§ Problem set
a) In the piece on World Malaria Day, what share of people in the American South did malaria affect in the 1930s?
b) The piece on World Malaria Day lists poor conditions through which malaria keeps infecting and weakening people. Name each one.

§ Document segment
********
Thoughts on World Malaria Day
Today is World Malaria Day. The first time I heard about malaria was from my grandmother, who endured the disease as a little girl in Arkansas during the early part of last century.
I must have been about six or seven years old and living in Kansas when she told me, but I can't quite remember the circumstances of our talk. I think maybe I'd come in from playing outside with little arms and legs all bug-bitten, and she thought it was about time for a cautionary tale. I've never forgotten that talk.
It might strike many, if not most, of you as odd that malaria was around in the United States that recently — but the fact is it's only been gone for the last 50 years or so. In the 1930s, malaria affected 30 percent of people in the American South, the country's poorest region. The CDC — then called the Communicable Disease Center — was initially founded to fight malaria. Finally, after an effort that involved 13 U.S. states, thousands of workers and millions of dollars, malaria was eradicated in this country.
The rest of the world isn't as fortunate:
- Malaria is still endemic in 106 nations — 54 percent of the world's countries.
- About 3.3 billion people are at risk. That's nearly half the world's population.
- There are more than 250 million cases of malaria every year, and almost one million deaths.
- Every 45 seconds, a child dies from malaria.
And there's one big reason for these huge numbers: poverty. Perhaps more than any other disease, malaria stays in the developing world and continues to spread because of poverty. It keeps on infecting and weakening people because of poor sanitation, poor health practices, poor environmental practices and poor housing.
********
§ Data extract
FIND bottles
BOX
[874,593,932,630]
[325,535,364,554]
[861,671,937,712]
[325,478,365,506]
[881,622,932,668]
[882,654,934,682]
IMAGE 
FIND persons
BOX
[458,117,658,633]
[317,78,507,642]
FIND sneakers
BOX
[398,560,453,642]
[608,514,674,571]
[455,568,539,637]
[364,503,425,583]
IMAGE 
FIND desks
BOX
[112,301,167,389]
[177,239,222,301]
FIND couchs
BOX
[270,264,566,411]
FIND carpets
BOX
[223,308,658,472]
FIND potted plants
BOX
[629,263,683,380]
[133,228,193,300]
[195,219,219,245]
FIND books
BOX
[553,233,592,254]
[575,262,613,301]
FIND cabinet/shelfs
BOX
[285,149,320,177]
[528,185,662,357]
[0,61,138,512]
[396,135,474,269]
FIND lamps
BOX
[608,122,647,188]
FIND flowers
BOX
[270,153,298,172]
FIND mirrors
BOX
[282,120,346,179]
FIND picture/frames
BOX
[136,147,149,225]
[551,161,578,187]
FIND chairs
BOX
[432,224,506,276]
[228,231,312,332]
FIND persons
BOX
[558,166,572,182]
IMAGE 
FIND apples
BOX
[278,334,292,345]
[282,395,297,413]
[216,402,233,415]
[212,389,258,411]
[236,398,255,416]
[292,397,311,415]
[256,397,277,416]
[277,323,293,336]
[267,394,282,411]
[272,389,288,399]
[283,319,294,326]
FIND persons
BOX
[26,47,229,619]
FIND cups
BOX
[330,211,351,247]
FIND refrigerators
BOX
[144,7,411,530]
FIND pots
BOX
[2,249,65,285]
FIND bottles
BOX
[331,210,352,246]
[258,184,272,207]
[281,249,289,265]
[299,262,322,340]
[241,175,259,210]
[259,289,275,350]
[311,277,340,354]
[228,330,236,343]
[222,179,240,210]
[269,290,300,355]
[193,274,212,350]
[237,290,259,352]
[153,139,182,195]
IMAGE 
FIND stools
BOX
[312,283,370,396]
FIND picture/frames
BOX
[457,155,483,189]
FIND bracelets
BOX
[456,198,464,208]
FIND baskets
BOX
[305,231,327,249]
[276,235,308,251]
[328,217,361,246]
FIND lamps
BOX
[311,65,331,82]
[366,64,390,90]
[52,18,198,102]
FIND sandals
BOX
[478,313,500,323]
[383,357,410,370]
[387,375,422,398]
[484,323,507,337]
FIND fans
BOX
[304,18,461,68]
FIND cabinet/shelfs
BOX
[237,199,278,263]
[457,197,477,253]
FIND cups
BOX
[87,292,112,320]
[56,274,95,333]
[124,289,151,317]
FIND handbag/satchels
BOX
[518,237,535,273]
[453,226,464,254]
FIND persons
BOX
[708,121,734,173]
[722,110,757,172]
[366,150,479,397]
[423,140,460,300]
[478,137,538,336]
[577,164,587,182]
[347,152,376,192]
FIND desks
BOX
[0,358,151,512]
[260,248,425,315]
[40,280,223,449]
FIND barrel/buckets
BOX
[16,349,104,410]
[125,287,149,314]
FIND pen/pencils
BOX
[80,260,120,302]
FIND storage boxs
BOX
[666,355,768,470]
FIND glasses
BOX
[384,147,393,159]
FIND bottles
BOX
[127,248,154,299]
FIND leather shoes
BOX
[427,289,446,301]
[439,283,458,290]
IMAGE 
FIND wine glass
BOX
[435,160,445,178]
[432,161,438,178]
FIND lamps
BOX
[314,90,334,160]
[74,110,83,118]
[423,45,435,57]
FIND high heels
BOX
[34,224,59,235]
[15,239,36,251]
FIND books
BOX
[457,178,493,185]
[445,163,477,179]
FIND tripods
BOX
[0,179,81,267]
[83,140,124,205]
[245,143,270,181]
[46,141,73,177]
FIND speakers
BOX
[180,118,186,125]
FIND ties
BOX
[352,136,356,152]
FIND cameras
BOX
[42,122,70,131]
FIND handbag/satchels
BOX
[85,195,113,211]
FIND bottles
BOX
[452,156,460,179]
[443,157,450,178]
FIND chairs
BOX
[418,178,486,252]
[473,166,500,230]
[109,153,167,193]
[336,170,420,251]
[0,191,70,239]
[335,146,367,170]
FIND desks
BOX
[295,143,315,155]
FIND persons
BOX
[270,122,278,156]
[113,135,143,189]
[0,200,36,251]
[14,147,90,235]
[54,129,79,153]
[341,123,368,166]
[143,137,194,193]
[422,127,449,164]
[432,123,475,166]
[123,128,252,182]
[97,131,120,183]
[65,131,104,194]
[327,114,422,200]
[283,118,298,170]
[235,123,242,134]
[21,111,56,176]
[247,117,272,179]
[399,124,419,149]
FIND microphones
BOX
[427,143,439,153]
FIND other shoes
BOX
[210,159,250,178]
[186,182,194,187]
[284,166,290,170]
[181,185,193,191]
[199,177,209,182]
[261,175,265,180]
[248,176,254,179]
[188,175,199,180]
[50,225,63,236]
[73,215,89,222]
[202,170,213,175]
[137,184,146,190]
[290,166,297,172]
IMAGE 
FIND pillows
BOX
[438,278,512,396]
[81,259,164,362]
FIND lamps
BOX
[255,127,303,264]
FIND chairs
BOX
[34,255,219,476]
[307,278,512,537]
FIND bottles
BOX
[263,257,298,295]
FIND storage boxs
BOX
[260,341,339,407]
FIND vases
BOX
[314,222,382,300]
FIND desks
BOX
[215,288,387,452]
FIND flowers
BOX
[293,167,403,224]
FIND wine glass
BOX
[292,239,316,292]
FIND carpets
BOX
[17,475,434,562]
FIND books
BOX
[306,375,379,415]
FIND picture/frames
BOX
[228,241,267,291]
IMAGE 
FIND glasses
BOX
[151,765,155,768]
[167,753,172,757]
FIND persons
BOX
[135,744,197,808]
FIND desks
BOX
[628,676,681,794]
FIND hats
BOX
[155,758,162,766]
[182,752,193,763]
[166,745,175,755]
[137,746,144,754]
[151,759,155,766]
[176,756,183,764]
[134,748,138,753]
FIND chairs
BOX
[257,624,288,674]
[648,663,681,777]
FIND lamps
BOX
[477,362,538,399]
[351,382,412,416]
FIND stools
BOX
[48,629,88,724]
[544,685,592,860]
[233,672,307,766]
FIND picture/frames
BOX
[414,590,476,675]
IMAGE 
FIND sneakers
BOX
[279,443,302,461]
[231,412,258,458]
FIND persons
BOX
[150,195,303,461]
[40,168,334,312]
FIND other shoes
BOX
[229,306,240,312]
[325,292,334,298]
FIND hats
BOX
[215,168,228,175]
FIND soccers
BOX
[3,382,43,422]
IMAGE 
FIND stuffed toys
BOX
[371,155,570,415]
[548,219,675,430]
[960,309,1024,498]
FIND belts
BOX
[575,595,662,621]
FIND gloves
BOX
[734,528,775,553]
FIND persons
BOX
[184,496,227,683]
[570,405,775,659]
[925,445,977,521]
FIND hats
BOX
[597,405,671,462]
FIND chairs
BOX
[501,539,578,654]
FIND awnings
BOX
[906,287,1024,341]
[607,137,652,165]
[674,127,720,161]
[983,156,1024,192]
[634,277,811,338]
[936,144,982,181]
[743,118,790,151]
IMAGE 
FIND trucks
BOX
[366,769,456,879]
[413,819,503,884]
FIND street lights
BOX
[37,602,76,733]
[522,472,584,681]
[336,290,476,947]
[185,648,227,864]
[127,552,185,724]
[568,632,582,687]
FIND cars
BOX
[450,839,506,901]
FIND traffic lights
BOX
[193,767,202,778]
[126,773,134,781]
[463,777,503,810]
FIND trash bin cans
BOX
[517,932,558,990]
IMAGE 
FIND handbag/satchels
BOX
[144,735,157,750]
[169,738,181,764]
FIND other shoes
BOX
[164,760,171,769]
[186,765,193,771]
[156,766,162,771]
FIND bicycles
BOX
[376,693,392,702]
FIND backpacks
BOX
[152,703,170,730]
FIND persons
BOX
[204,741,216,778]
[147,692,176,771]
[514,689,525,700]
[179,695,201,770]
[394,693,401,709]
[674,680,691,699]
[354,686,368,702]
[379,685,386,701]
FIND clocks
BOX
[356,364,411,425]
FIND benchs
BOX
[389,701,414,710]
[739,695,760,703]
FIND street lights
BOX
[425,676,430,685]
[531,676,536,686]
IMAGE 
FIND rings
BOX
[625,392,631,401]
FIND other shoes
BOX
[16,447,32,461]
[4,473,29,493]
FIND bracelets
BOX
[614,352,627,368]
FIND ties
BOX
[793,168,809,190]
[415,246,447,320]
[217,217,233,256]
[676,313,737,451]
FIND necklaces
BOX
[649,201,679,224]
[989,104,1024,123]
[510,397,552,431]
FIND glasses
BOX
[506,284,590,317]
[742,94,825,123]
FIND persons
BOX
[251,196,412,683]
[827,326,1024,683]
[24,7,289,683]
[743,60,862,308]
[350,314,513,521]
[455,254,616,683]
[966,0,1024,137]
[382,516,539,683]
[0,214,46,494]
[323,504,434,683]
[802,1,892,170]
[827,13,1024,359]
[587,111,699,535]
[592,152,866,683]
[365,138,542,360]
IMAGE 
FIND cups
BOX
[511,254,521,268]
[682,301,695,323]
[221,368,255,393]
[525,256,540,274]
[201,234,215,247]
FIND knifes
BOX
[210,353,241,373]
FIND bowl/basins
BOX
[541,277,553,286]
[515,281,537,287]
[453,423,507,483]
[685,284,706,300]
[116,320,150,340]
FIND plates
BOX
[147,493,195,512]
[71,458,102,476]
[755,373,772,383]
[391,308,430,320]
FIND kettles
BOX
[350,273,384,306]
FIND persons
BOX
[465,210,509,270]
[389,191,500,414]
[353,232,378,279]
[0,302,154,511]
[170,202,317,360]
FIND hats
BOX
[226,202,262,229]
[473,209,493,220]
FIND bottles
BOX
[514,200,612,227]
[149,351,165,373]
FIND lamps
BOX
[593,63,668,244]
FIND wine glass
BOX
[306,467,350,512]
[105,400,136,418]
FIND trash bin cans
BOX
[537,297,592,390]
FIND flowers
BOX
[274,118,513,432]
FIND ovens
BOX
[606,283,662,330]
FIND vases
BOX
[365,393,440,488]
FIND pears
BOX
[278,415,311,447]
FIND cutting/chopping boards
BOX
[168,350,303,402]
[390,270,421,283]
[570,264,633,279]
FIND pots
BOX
********
§ Task responses
a) 30 percent

b) Poor sanitation, poor health practices, poor environmental practices, poor housing